- [Exercise directions] The records must be retyped exactly, with no pictures included.

- [Data shown]

* * * * * * * * *

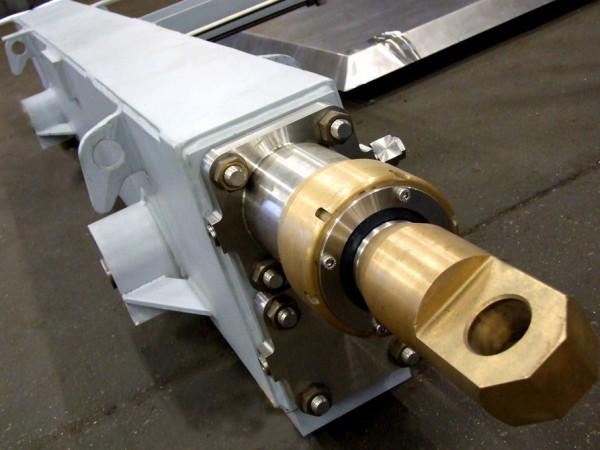 Bespoke cylinders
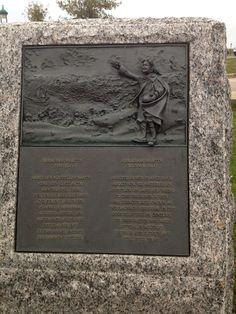 Pionniers en Nouvelle-France 2 : avant 1650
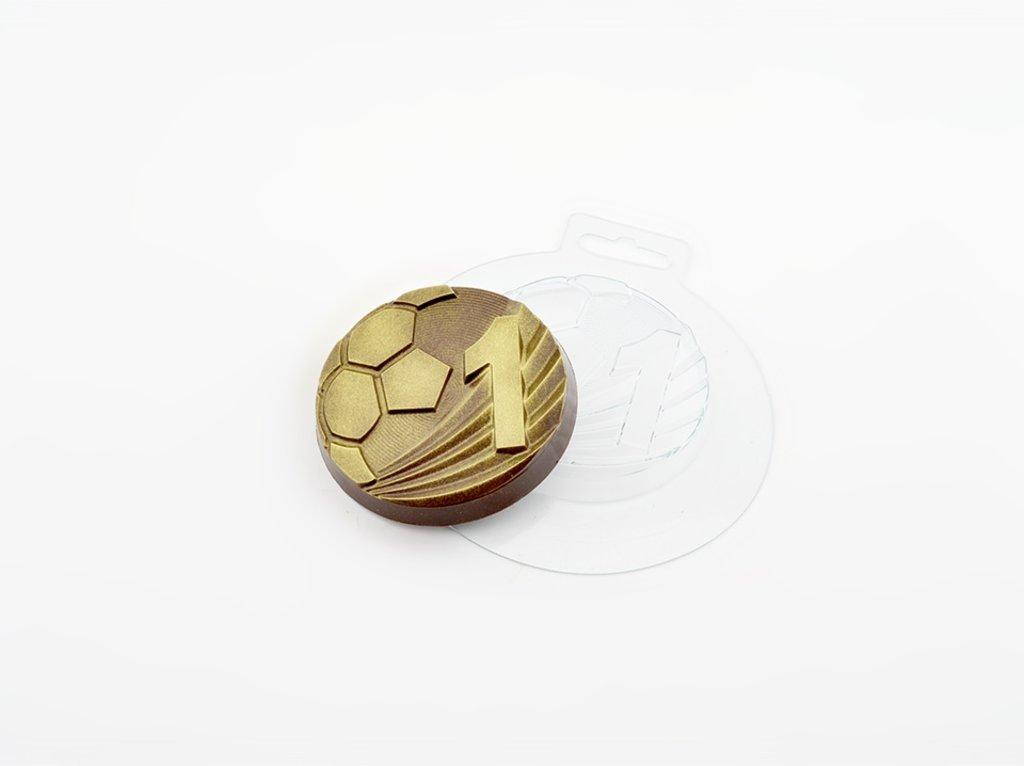 Пластиковые формы для шоколада: Пластиковая форма для шоколада Медаль Лучший футболист в ТортExpress
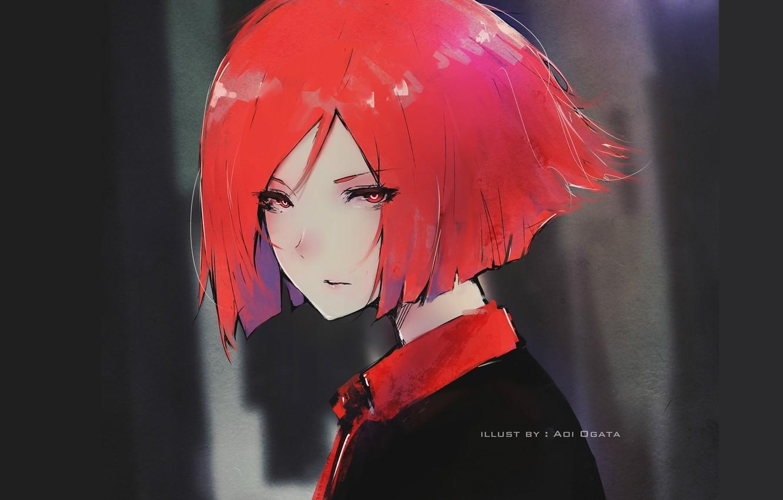 Photo wallpaper look, face, haircut, girl, the dark background, red hair, portrait of a girl, Aoi Ogata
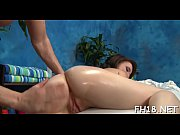 Pretty 18 year old cutie gets a massage and a a lot greater quantity from her massage therapist, jake!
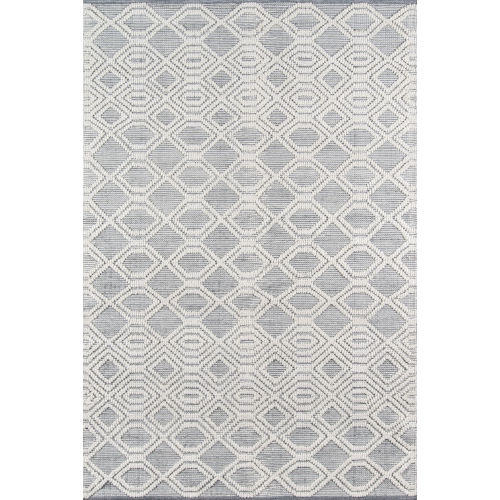 Hermosa Gray Rectangular: 7 Ft. 9 In. x 9 Ft. 9 In. Rug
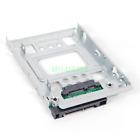 """2.5"""" SSD to 3.5"""" SATA Hard Disk Drive SAS HDD Adapter CADDY TRAY Hot Swap Plug"""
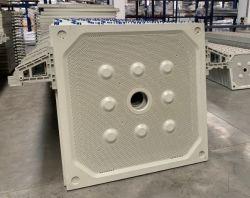 砂洗浄プラント用チャンバープレート完全自動チャンバーメンブレン シリカ廃水処理用フィルタプレス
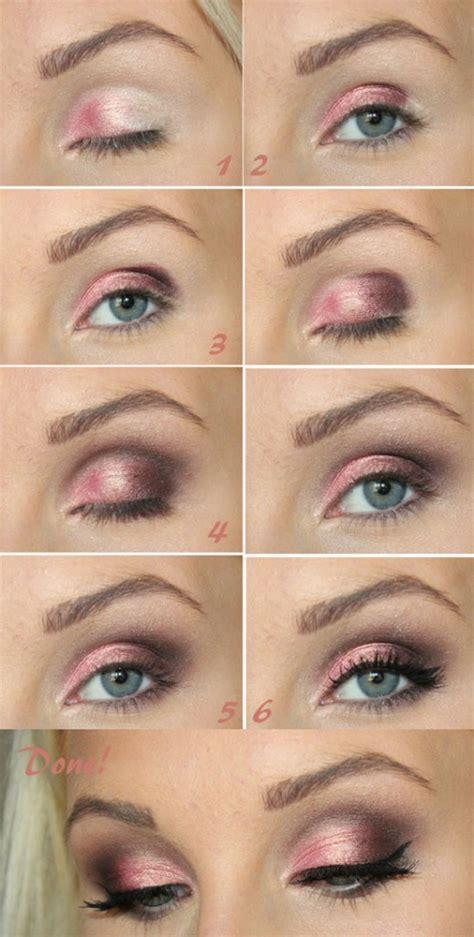 tutorial makeup eyeshadow pink 20 beautiful makeup tutorials for blue eyes pretty designs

* * * * * * * * *

- [Exercise answer]
 Bespoke cylinders
 Pionniers en Nouvelle-France 2 : avant 1650
 Пластиковые формы для шоколада: Пластиковая форма для шоколада Медаль Лучший футболист в ТортExpress
 Photo wallpaper look, face, haircut, girl, the dark background, red hair, portrait of a girl, Aoi Ogata
 Pretty 18 year old cutie gets a massage and a a lot greater quantity from her massage therapist, jake!
 Hermosa Gray Rectangular: 7 Ft. 9 In. x 9 Ft. 9 In. Rug
 """2.5"""" SSD to 3.5"""" SATA Hard Disk Drive SAS HDD Adapter CADDY TRAY Hot Swap Plug"""
 砂洗浄プラント用チャンバープレート完全自動チャンバーメンブレン シリカ廃水処理用フィルタプレス
 tutorial makeup eyeshadow pink 20 beautiful makeup tutorials for blue eyes pretty designs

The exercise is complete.